Selin Sayek Böke, "Tablo çok nettir. Merkez bankasına her fevri çıkış kamu kurumlarına güveni zedelemektedir ve bu ortaya çıkan zedelenme sonucunda yaşanan siyasi risk faiz ve döviz yoluyla fiyatlanmaktadır ve en önemlisi vatandaşımızın cebindeki gelirini eritmektedir. Tekrar edelim. Şuanda yükselen faizin ve doların tek müsebbibi vardır o da yükselen siyasi tansiyondur.
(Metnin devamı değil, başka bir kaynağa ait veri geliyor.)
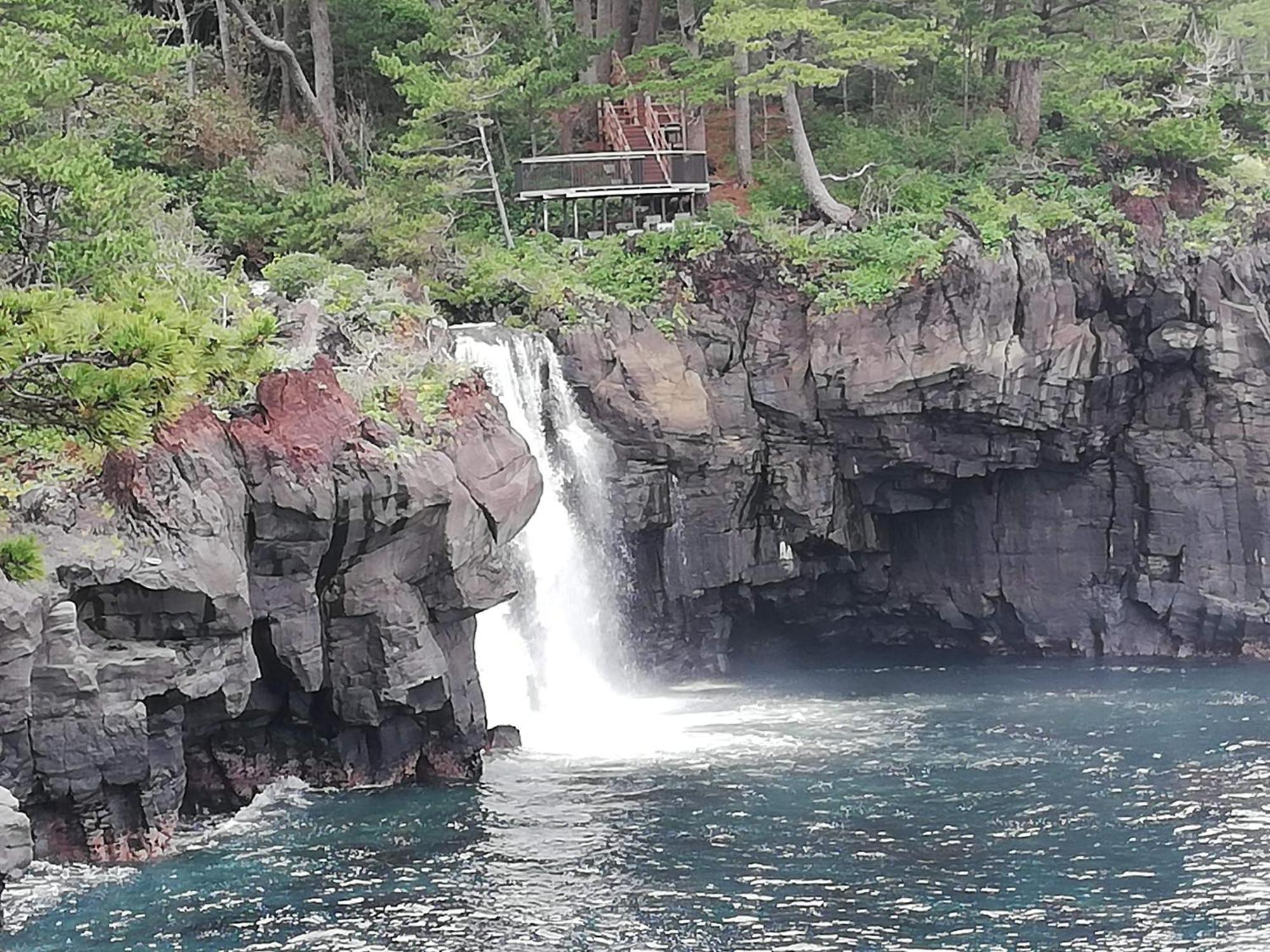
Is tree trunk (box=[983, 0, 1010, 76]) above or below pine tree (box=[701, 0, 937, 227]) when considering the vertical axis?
above

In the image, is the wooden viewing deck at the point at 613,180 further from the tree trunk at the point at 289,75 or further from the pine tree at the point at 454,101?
the tree trunk at the point at 289,75

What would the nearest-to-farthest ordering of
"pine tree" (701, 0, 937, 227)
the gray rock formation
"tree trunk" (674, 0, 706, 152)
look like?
the gray rock formation
"pine tree" (701, 0, 937, 227)
"tree trunk" (674, 0, 706, 152)

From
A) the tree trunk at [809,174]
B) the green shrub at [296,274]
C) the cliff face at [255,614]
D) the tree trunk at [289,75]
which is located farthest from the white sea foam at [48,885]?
the tree trunk at [289,75]

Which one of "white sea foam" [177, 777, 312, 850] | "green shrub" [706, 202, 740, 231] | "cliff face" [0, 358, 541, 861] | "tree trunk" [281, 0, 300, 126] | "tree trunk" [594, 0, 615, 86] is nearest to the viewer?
"cliff face" [0, 358, 541, 861]

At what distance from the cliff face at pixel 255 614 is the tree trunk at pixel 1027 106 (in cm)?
2008

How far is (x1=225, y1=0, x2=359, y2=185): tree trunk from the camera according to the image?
40719mm

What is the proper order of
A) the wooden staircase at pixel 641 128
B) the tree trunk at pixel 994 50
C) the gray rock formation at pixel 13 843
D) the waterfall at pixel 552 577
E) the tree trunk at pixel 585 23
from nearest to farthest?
1. the gray rock formation at pixel 13 843
2. the waterfall at pixel 552 577
3. the wooden staircase at pixel 641 128
4. the tree trunk at pixel 994 50
5. the tree trunk at pixel 585 23

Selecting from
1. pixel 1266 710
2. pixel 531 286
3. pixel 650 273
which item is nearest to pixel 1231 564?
pixel 1266 710

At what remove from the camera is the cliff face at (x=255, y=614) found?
72.8ft

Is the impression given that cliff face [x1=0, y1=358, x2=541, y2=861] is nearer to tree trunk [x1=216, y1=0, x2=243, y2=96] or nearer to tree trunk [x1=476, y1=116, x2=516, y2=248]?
tree trunk [x1=476, y1=116, x2=516, y2=248]

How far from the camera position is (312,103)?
41531 millimetres

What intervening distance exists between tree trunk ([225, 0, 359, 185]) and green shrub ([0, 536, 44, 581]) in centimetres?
2605

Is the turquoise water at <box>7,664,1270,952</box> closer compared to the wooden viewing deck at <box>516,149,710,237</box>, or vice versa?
the turquoise water at <box>7,664,1270,952</box>

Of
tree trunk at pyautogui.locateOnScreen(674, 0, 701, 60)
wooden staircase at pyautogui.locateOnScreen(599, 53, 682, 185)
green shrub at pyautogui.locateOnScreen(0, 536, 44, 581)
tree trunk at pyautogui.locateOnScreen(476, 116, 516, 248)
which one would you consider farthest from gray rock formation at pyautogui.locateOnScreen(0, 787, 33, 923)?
tree trunk at pyautogui.locateOnScreen(674, 0, 701, 60)
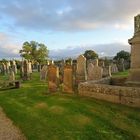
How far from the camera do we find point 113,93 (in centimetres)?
1148

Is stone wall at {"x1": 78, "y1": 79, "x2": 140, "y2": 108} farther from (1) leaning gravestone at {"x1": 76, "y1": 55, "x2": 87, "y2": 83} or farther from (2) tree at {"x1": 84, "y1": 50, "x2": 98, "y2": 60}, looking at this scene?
(2) tree at {"x1": 84, "y1": 50, "x2": 98, "y2": 60}

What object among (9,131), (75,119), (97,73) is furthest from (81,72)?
(9,131)

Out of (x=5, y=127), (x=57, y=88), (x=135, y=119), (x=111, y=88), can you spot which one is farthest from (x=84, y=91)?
(x=5, y=127)

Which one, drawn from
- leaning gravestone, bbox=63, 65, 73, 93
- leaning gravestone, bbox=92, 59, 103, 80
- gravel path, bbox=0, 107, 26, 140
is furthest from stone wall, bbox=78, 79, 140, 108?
leaning gravestone, bbox=92, 59, 103, 80

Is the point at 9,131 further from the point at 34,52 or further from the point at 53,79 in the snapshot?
the point at 34,52

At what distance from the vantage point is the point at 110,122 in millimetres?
9039

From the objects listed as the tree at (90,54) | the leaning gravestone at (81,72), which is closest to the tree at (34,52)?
the tree at (90,54)

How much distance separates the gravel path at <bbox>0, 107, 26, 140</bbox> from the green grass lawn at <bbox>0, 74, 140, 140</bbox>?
189mm

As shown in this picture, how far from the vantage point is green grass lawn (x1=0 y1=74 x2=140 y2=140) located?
316 inches

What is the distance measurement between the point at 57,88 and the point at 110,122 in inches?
293

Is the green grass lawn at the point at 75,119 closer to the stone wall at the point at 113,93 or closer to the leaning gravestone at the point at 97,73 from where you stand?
the stone wall at the point at 113,93

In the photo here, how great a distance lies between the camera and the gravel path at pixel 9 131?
26.8ft

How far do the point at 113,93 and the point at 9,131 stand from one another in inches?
201

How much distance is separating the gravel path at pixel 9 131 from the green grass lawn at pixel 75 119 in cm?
19
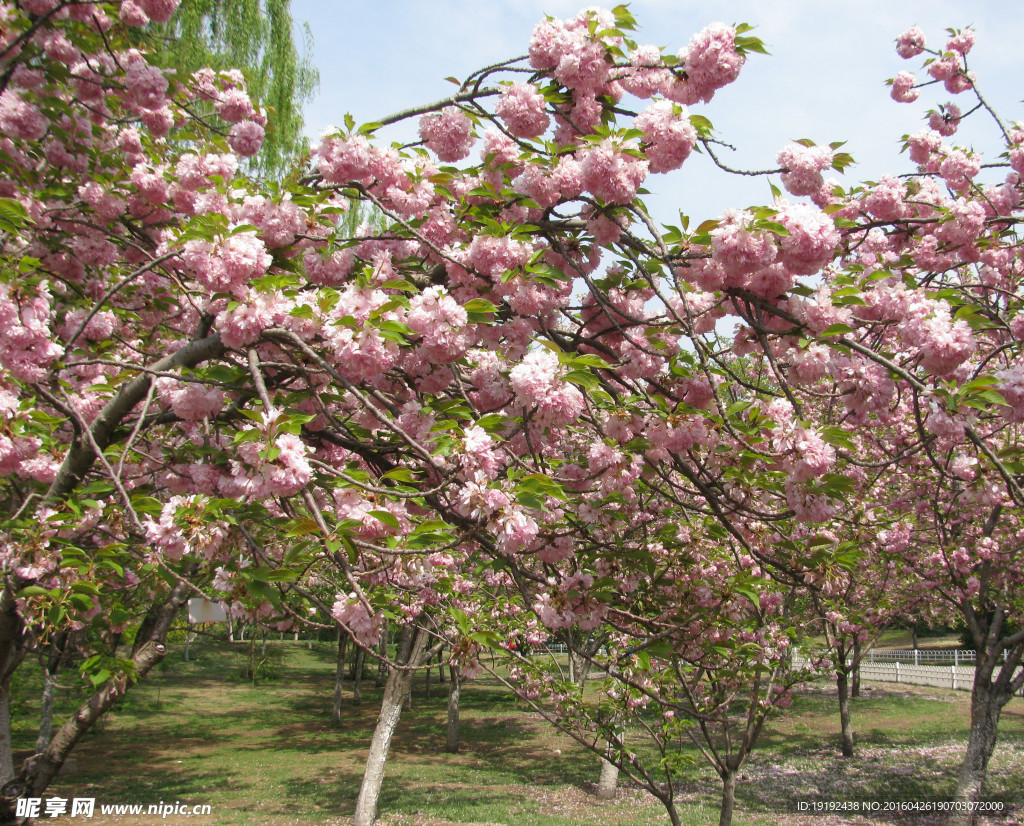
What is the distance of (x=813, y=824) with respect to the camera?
32.2 feet

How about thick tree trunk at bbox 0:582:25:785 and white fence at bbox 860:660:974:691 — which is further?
white fence at bbox 860:660:974:691

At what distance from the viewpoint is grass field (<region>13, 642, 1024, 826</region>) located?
1064cm

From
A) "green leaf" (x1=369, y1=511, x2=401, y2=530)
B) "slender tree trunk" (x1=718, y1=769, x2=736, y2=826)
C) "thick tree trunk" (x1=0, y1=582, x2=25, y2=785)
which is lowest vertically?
"slender tree trunk" (x1=718, y1=769, x2=736, y2=826)

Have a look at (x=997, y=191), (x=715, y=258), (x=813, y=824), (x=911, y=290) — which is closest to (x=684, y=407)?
(x=715, y=258)

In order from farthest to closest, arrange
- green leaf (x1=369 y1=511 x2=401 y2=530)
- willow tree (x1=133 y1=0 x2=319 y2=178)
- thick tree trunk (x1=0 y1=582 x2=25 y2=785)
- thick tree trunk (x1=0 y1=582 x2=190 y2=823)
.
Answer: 1. willow tree (x1=133 y1=0 x2=319 y2=178)
2. thick tree trunk (x1=0 y1=582 x2=190 y2=823)
3. thick tree trunk (x1=0 y1=582 x2=25 y2=785)
4. green leaf (x1=369 y1=511 x2=401 y2=530)

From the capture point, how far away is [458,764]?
575 inches

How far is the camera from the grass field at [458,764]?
1064 cm

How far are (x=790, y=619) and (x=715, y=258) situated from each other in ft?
19.5

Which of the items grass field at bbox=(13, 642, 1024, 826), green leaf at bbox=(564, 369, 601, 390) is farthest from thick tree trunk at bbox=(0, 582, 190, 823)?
green leaf at bbox=(564, 369, 601, 390)

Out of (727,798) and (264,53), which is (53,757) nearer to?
(727,798)

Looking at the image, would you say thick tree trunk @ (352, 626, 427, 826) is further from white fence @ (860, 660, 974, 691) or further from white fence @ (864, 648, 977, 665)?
white fence @ (864, 648, 977, 665)

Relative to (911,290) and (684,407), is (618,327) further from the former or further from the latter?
(911,290)

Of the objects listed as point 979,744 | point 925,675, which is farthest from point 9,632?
point 925,675

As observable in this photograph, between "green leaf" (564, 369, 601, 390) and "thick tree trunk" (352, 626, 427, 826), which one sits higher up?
"green leaf" (564, 369, 601, 390)
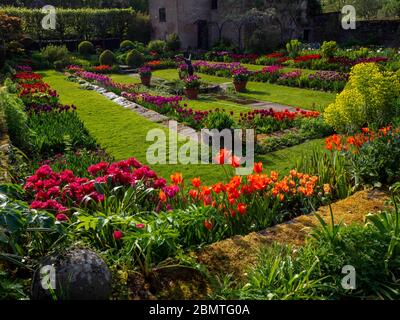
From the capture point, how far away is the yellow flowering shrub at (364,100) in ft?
22.1

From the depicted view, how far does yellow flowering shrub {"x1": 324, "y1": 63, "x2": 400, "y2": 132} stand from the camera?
6.73 m

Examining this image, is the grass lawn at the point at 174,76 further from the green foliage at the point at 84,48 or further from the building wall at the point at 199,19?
the building wall at the point at 199,19

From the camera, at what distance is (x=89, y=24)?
32.6 metres

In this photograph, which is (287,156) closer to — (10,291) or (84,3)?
(10,291)

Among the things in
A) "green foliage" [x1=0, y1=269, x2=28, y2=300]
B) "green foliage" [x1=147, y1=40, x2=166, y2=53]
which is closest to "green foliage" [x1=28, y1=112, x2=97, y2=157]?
"green foliage" [x1=0, y1=269, x2=28, y2=300]

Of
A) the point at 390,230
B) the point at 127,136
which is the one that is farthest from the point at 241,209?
the point at 127,136

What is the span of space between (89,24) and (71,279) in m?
33.2

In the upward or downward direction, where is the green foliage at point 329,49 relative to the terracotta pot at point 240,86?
upward

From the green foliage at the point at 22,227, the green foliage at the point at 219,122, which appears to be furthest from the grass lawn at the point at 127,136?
the green foliage at the point at 22,227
Bu müthiş zorlu ortamda merkez bankası başkanı Sayın Erdem Başçı zor bir işi yürütmeye çalışmaktadır. Kendisi göreve gelirken teknik zorlukları kabul ederek ve öngörerek bu görevi almıştı. Ama şuanda yaşadığı zorluklar bu teknik zorlukların çok ötesinde bir siyasi zorluk barındırıyor" dedi.

"GERÇEK SORUNLARIN GÜNDEME TAŞINMASI ŞARTTIR"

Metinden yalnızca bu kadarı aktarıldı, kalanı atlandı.